§ DOCUMENT SEGMENT
•••••
Anakinra is a human IL-1 receptor antagonist certified by FDA for the therapy of RA patients with intermediate/high disease activity[14]. It has been rated as FDA pregnancy category B. It has a half-life of 4-6 h. Because of its short half-life, discontinuance of anakinra before conception is not necessary[18]. Experiences with use of anakinra during pregnancy are limited. Three pregnancies in patients received anakinra for the treatment of adult onset Still’s disease resulted in term live births[57,58]. Chang et al[59] described outcomes of fifteen pregnancies in nine women receiving anakinra for the treatment of cryopyrin-associated periodic syndrome. Outcomes included 14 healthy term infants and one intrauterine fetal demise resulting from renal agenesis.


Tocilizumab is a humanized IL-6 receptor inhibitor used in the therapy of moderate to severe RA and polyarticular and systemic JIA. It is categorized as FDA pregnancy category C. Tocilizumab should be discontinued three months before conception[18]. Experiences with use of tocilizumab during pregnancy were reported by Rubbert-Roth et al[60] at the ACR Annual Meeting in 2010. Of 33 pregnancies, 13 resulted in induced abortion, 7 resulted in spontaneous abortion and 11 resulted in live births. Of 7 mothers with spontaneous abortion, 5 had concomitant methotrexate use.
•••••
§ TASK TO CARRY OUT
Copy the stretch from "Anakinra is a" through "from renal agenesis." in the passage on anakinra and tocilizumab in pregnancy, swapping "half-life" for "biological half-life".

§ RECORDS SUPPLIED
•••••
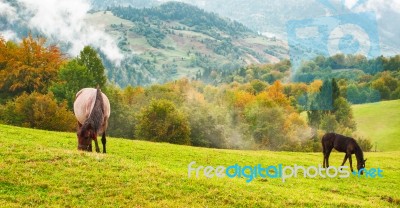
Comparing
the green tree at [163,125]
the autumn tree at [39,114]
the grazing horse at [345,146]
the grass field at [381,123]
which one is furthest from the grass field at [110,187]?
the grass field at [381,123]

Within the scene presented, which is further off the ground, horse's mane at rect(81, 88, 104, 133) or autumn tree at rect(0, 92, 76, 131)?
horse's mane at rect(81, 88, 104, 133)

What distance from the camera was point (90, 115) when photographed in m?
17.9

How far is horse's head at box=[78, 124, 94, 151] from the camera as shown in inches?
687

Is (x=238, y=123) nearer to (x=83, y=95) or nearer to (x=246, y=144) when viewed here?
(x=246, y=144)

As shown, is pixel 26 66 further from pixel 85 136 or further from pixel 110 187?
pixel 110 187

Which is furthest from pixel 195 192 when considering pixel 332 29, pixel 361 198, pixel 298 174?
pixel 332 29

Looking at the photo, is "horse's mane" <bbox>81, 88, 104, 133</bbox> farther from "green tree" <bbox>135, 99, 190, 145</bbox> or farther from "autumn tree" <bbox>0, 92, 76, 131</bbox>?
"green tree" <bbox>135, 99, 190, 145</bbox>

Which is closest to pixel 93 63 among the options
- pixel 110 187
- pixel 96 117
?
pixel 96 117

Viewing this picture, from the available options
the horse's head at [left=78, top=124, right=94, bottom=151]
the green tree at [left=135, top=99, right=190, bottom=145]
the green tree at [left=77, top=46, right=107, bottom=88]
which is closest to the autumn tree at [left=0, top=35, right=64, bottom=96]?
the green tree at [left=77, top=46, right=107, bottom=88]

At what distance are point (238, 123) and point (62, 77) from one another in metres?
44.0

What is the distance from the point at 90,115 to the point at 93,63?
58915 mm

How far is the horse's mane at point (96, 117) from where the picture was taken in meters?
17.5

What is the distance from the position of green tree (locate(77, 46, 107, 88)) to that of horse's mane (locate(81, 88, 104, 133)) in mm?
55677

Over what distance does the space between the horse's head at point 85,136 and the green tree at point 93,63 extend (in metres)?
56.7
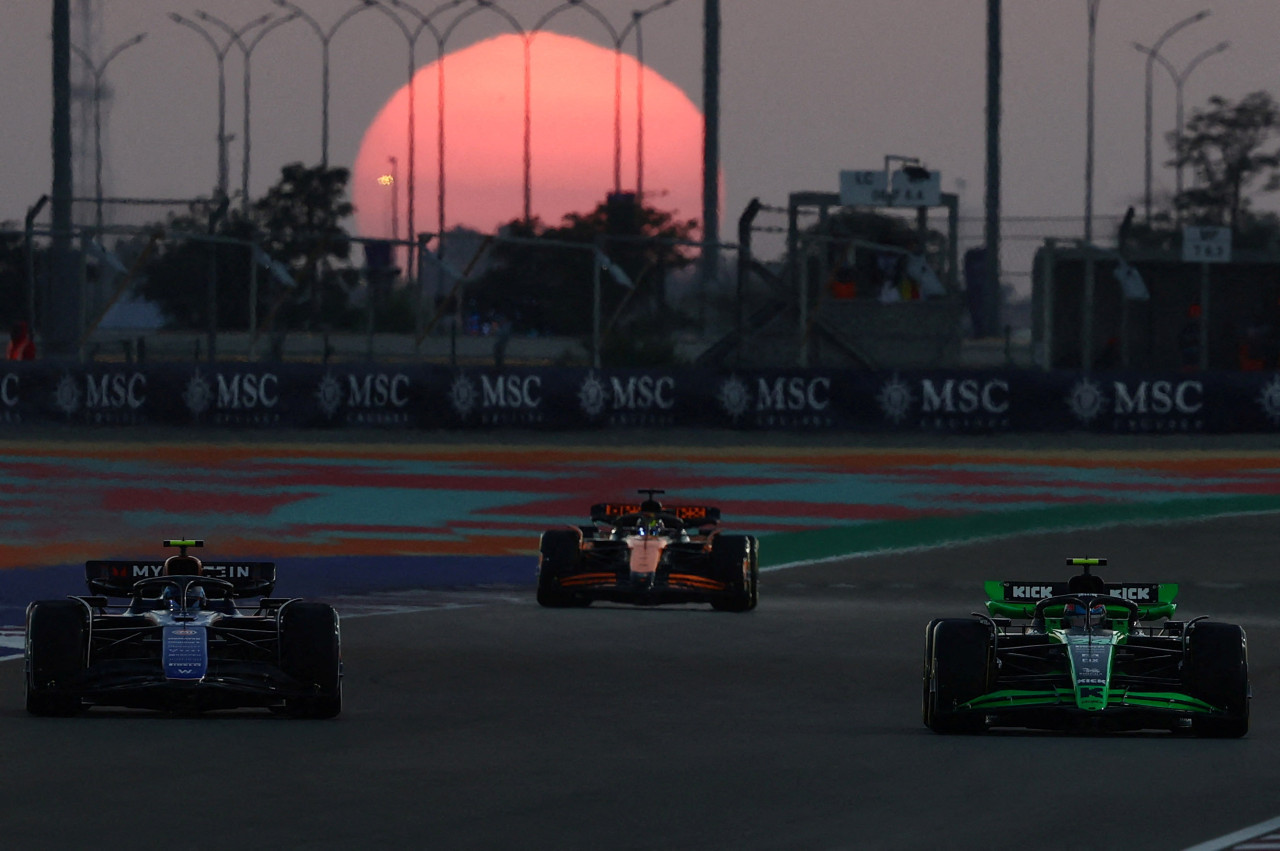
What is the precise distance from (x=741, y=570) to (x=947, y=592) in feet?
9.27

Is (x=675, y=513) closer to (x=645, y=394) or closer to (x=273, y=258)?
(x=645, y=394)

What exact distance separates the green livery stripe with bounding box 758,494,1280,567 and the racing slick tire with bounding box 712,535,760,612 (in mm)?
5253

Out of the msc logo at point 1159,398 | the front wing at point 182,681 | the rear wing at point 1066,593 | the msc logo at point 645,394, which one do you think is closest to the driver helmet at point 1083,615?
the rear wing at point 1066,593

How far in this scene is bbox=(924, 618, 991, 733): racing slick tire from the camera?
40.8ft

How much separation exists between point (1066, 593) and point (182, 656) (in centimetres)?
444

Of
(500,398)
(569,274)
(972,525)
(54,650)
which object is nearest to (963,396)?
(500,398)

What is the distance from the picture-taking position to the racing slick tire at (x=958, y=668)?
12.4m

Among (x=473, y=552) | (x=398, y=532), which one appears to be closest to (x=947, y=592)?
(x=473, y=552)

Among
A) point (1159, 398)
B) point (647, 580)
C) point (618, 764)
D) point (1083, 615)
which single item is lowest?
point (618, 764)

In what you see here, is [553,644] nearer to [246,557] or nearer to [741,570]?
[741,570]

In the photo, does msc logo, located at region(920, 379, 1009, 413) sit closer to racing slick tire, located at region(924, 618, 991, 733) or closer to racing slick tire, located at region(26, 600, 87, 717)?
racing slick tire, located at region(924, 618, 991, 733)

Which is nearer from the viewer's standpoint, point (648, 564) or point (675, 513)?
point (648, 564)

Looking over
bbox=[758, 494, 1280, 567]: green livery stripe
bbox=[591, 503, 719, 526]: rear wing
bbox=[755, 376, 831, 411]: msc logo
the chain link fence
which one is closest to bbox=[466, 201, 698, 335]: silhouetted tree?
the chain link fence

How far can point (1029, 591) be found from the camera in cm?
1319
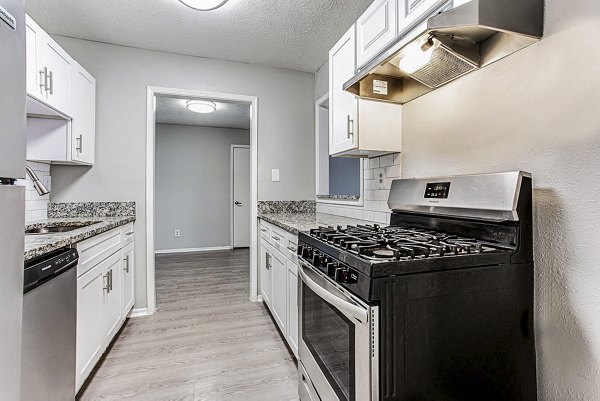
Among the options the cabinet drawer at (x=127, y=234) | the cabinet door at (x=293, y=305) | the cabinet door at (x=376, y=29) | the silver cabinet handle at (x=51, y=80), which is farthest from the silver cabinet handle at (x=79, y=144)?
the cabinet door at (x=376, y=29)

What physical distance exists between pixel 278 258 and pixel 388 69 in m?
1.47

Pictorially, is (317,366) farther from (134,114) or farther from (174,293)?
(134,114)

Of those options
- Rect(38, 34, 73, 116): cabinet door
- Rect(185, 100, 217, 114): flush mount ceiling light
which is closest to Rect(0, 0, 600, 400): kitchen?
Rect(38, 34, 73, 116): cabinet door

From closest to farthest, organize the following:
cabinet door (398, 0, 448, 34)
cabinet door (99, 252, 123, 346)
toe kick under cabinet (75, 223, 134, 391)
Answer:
•••••
§ REPLY
Anakinra is a human IL-1 receptor antagonist certified by FDA for the therapy of RA patients with intermediate/high disease activity[14]. It has been rated as FDA pregnancy category B. It has a biological half-life of 4-6 h. Because of its short biological half-life, discontinuance of anakinra before conception is not necessary[18]. Experiences with use of anakinra during pregnancy are limited. Three pregnancies in patients received anakinra for the treatment of adult onset Still’s disease resulted in term live births[57,58]. Chang et al[59] described outcomes of fifteen pregnancies in nine women receiving anakinra for the treatment of cryopyrin-associated periodic syndrome. Outcomes included 14 healthy term infants and one intrauterine fetal demise resulting from renal agenesis.